Fonte: TST - Tribunal Superior do Trabalho

A Subseção I Especializada em Dissídios Individuais (SDI-1) do Tribunal Superior do Trabalho decidiu que, quando o empregado é obrigado a converter 1/3 de suas férias em abono pecuniário, o período deverá ser pago em dobro. No entanto, o valor pago a esse título na época das férias deve ser considerado para efeito da aplicação da penalidade.

Obrigação

O caso teve início em reclamação trabalhista ajuizada por um empregado do HSBC Bank Brasil S. A. que sustentou que era coagido a vender dez dias de suas férias. Segundo ele, a obrigação contraria o princípio de que as férias de 30 dias são norma de saúde e higiene pública garantida pela Constituição da República, razão pela qual teria direito ao pagamento em dobro de todo o período de descanso. De forma sucessiva, requereu o pagamento em dobro ao menos dos 10 dias vendidos compulsoriamente à instituição bancária.

O juízo da 22ª Vara do Trabalho de Porto Alegre e o Tribunal Regional do Trabalho da 4ª Região (RS) entenderam que a prática era lesiva ao empregado, mas concluíram que a remuneração de férias havia sido paga e limitaram a condenação ao pagamento simples do período, acrescido do abono de 1/3. No entanto, a Segunda Turma do TST, ao julgar o recurso de revista do bancário, entendeu que a situação concede ao empregado os mesmos direitos previstos no artigo 137 da CLT, que determina o pagamento em dobro do período de férias não usufruído na época própria.

Pagamento triplo

Nos embargos à SDI-1, o banco sustentou que, embora o empregado tenha o direito de receber em dobro o período de férias não usufruído, a condenação imposta pela Segunda Turma representa, na verdade, pagamento triplo, uma vez que já havia sido pago o valor correspondente a dez dias.

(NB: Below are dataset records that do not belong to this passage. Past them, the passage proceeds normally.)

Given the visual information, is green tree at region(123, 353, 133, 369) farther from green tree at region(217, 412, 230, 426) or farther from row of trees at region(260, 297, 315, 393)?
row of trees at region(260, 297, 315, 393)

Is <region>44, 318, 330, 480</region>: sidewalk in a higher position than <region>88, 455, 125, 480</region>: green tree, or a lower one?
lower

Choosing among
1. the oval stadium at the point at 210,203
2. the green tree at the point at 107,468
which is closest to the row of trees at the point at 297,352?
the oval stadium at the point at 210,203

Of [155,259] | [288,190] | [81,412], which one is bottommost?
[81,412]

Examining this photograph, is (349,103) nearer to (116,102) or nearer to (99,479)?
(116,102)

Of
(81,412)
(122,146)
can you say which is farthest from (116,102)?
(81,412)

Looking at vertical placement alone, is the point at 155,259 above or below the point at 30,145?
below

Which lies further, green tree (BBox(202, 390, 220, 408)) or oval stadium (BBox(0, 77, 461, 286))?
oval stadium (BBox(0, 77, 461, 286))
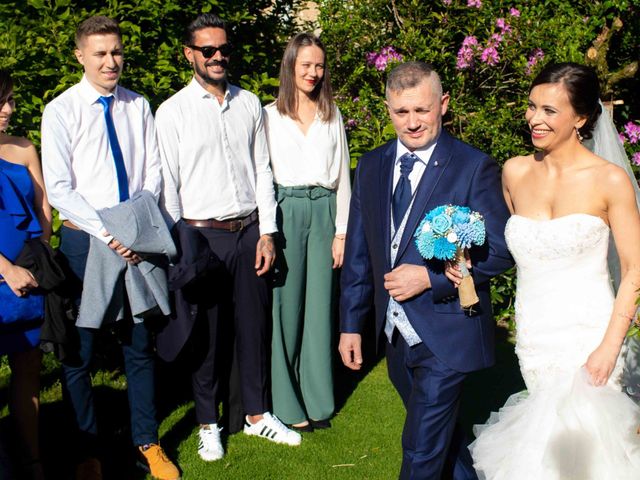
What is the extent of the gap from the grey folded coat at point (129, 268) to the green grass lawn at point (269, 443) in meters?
0.82

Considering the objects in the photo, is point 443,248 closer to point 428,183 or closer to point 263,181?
point 428,183

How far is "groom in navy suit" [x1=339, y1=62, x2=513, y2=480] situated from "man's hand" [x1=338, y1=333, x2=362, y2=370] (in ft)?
0.71

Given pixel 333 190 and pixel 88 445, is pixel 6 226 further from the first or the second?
pixel 333 190

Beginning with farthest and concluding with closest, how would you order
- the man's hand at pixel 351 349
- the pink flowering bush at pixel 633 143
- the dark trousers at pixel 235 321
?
1. the pink flowering bush at pixel 633 143
2. the dark trousers at pixel 235 321
3. the man's hand at pixel 351 349

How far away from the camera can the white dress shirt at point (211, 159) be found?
5.21m

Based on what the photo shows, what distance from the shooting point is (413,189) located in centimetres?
438

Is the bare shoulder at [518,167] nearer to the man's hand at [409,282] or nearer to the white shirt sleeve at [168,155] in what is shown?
the man's hand at [409,282]

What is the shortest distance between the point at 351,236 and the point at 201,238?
1.02 metres

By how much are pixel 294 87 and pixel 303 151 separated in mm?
428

O relator, ministro Vieira de Mello Filho, observou que a conversão de 1/3 do período de férias em abono pecuniário é um direito do empregado, que tem direito, a título indenizatório, ao pagamento da remuneração de férias dos dias correspondentes. Não havendo, contudo, livre escolha nesse sentido, mas imposição do empregador, o que se observa é o descumprimento do que preceituam os artigos 143 da CLT e 7º, inciso XVII, da Constituição da República, sendo aplicável a sanção de pagamento em dobro “no intuito de coibir a prática que compromete o direito ao descanso anual”.

No caso, entretanto, constatado que o empregado já recebeu a remuneração de férias do período não usufruído, esse valor deve ser tomado em consideração na aplicação da penalidade. “Conclusão em sentido contrário ensejaria o pagamento da remuneração de férias não em dobro, como preceitua a CLT, mas em triplo, configurando enriquecimento sem causa”, concluiu.

Por unanimidade, a SDI-1 deu provimento ao recurso e restabeleceu a decisão do TRT.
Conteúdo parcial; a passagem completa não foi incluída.